◆ **Teks Bacaan**:
▬▬▬
Ketika terjadi kekisruan ditubuh militer, maka Orkhan mengadakan perombakan dan pembaharuan, yang dimulai dari pemimpin-pemimpin personil militer. Program ini ternyata berhasil dengan terbentuknya kelompok militer baru yang disebut dengan pasukan Janissari atau Inkisyariyah. Pasukan inilah yang dapat mengubah Negara Usmani menjadi mesin perang yang paling kuat dan memberikan dorongan kuat dalam penaklukan negeri Non Muslim. Selain itu, ada juga ada juga tentara feodal yang dikirim kepada pemerintah pusat, pasukan ini disebut tentara atau kelompok militer Thaujiah.[14]
Keberhasilan ekspansi wilayah dibarengi dengan terciptanya jaringan pemerintah yang teratur. Di masa Sulaiman I, disusunlah sebuah kitab undang-undang (qonun) yang diberi nama Multaqa al-Abhur. Kitab ini menjadi pegangan hukum bagi kerajaan Turki Usmani sampai datangnya reformasi abad ke-19.
▬▬▬
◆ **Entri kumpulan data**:
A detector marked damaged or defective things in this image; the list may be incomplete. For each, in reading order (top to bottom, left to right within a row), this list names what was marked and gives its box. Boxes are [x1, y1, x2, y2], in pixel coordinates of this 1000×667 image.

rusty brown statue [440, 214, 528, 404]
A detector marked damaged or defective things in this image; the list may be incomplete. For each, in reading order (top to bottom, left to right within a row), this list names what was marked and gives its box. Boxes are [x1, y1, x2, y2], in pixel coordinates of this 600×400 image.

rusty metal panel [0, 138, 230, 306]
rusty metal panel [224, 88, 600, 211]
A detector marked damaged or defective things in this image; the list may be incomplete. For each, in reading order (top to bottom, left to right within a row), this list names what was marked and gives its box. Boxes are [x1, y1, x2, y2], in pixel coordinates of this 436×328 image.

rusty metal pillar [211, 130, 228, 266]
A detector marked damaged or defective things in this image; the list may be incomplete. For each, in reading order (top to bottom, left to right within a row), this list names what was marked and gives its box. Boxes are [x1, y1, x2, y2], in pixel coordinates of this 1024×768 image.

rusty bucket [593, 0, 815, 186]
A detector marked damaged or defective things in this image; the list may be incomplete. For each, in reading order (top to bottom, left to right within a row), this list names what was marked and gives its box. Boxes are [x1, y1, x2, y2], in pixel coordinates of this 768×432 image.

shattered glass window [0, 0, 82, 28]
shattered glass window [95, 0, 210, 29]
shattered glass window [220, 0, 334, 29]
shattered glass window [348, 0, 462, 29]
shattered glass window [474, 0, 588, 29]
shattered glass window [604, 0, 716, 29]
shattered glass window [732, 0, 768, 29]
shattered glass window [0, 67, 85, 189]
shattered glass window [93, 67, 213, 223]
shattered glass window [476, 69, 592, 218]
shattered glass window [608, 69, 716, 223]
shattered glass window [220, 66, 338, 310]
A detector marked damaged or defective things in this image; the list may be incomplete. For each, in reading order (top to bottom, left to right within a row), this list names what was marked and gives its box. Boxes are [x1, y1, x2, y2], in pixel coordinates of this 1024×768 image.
▬▬▬
◆ **Tujuan Latihan**: Tirukan persis bagian teks bacaan tentang Turki Usmani, mulai dari kata-kata yang memuat "Ketika terjadi kekisruan" dan berhenti setelah "reformasi abad ke-19.". Catatan-catatan ini tidak berperan apa pun dalam latihan ini.

◆ **Jawaban Latihan**:
Ketika terjadi kekisruan ditubuh militer, maka Orkhan mengadakan perombakan dan pembaharuan, yang dimulai dari pemimpin-pemimpin personil militer. Program ini ternyata berhasil dengan terbentuknya kelompok militer baru yang disebut dengan pasukan Janissari atau Inkisyariyah. Pasukan inilah yang dapat mengubah Negara Usmani menjadi mesin perang yang paling kuat dan memberikan dorongan kuat dalam penaklukan negeri Non Muslim. Selain itu, ada juga ada juga tentara feodal yang dikirim kepada pemerintah pusat, pasukan ini disebut tentara atau kelompok militer Thaujiah.[14]
Keberhasilan ekspansi wilayah dibarengi dengan terciptanya jaringan pemerintah yang teratur. Di masa Sulaiman I, disusunlah sebuah kitab undang-undang (qonun) yang diberi nama Multaqa al-Abhur. Kitab ini menjadi pegangan hukum bagi kerajaan Turki Usmani sampai datangnya reformasi abad ke-19.